# WNBA news 8/31



## truebluefan (May 27, 2002)

*Dawn Staley receives 2006 Kim Perrot Sportsmanship Award*

New York, August 30, 2006 - The WNBA announced today that Dawn Staley of the Houston Comets was named the recipient of the 2006 Kim Perrot Sportsmanship Award. For Staley, who recently announced her retirement from the Comets and the WNBA, this marks the second time she has won the award.

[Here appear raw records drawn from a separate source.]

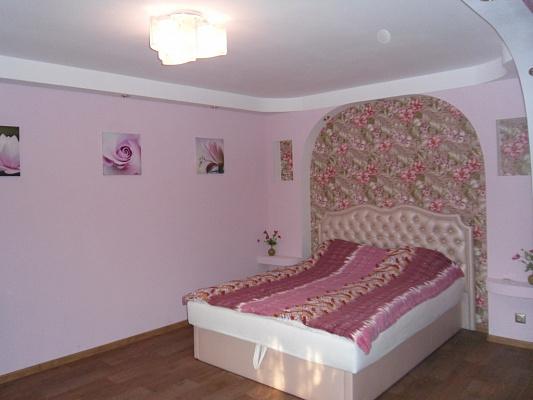 Однокомнатная квартирапосуточно в Симферополе. Центральный район, ул. Севастопольская, 26. Фото 1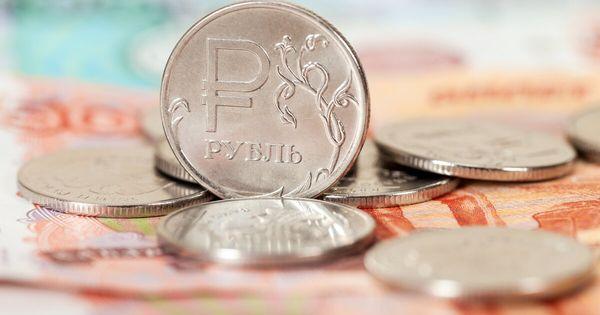 Рубль дешевеет к доллару преодолев отметку 73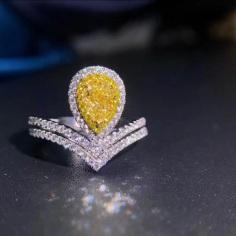 Yellow diamond pear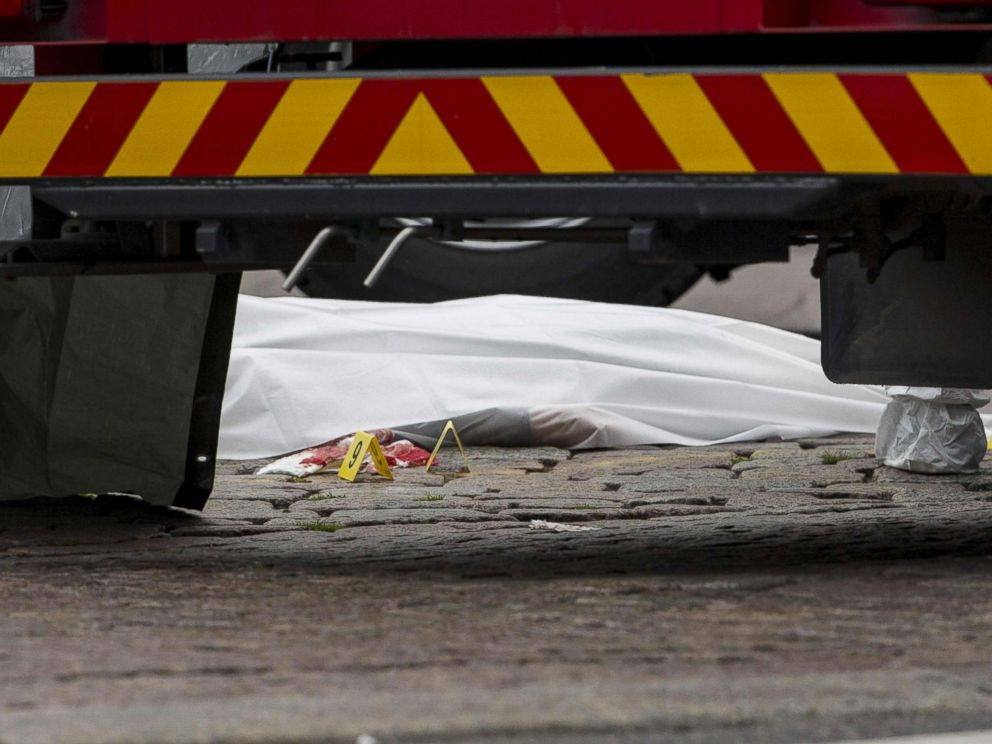 PHOTO: A stabbing victims body lies covered in a sheet at the Turku Market Square in the Finnish city of Turku where several people were stabbed on Aug. 18, 2017.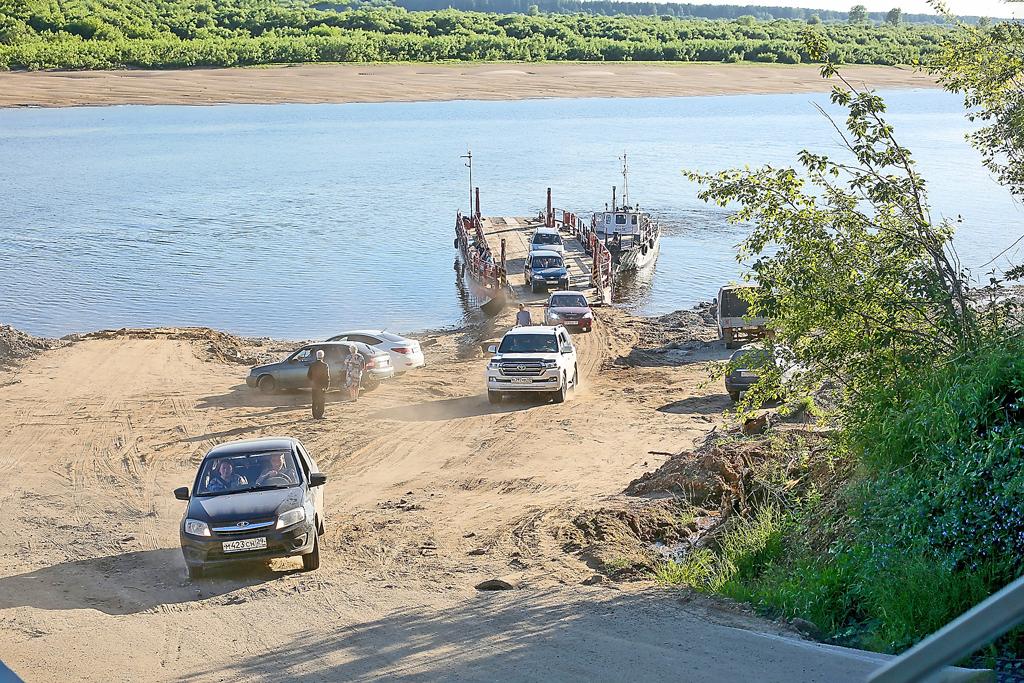 Переправа через Северную Двину— важнейшая транспортная точка района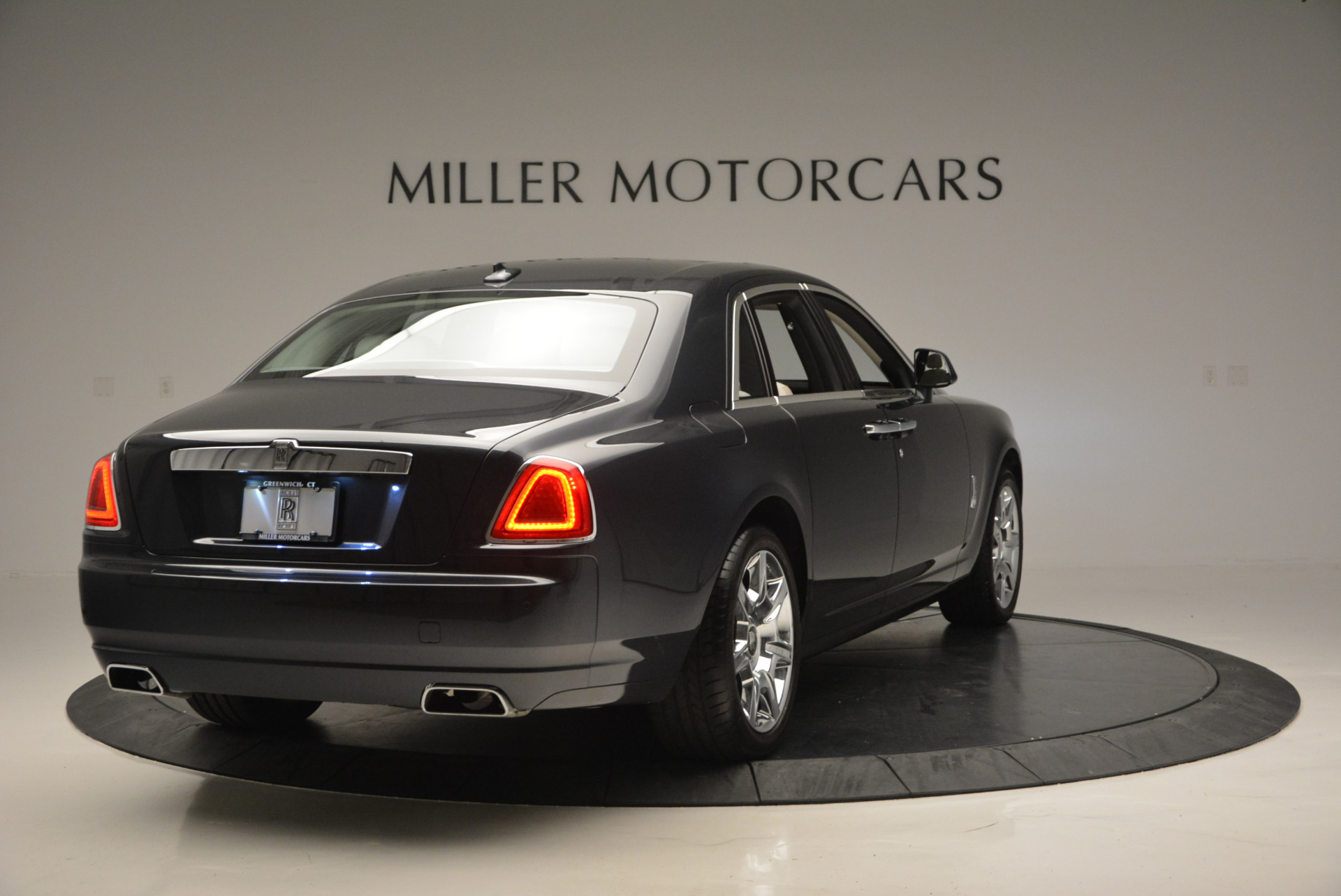 Used 2013 Rolls-Royce Ghost  For Sale In Greenwich, CT 702_p8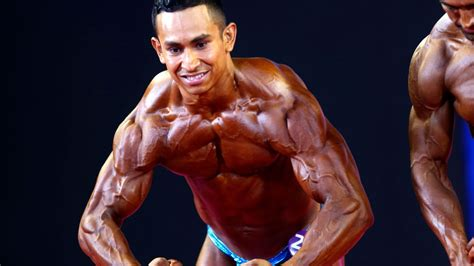 bodybuilding shows   muscles   debut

Designed to honor a player who exemplifies the ideals of sportsmanship on the court -- ethical behavior, fair play and integrity -- the award is named for the late Kim Perrot, who helped guide the Comets to their first two WNBA championships before passing away in August, 1999, after a seven-month battle with cancer.

"Sports fans will recall Dawn as a WNBA all-star and the first U.S. basketball player to carry the flag at the Olympics," said WNBA President Donna Orender. "Her teammates and opponents will remember her as the consummate pro and leader. But thousands of people in communities from Philadelphia to Charlotte to Houston whose lives she has touched will remember her as a caring mentor who wants to help those in need, particularly inner-city children. And she still has so much more to give."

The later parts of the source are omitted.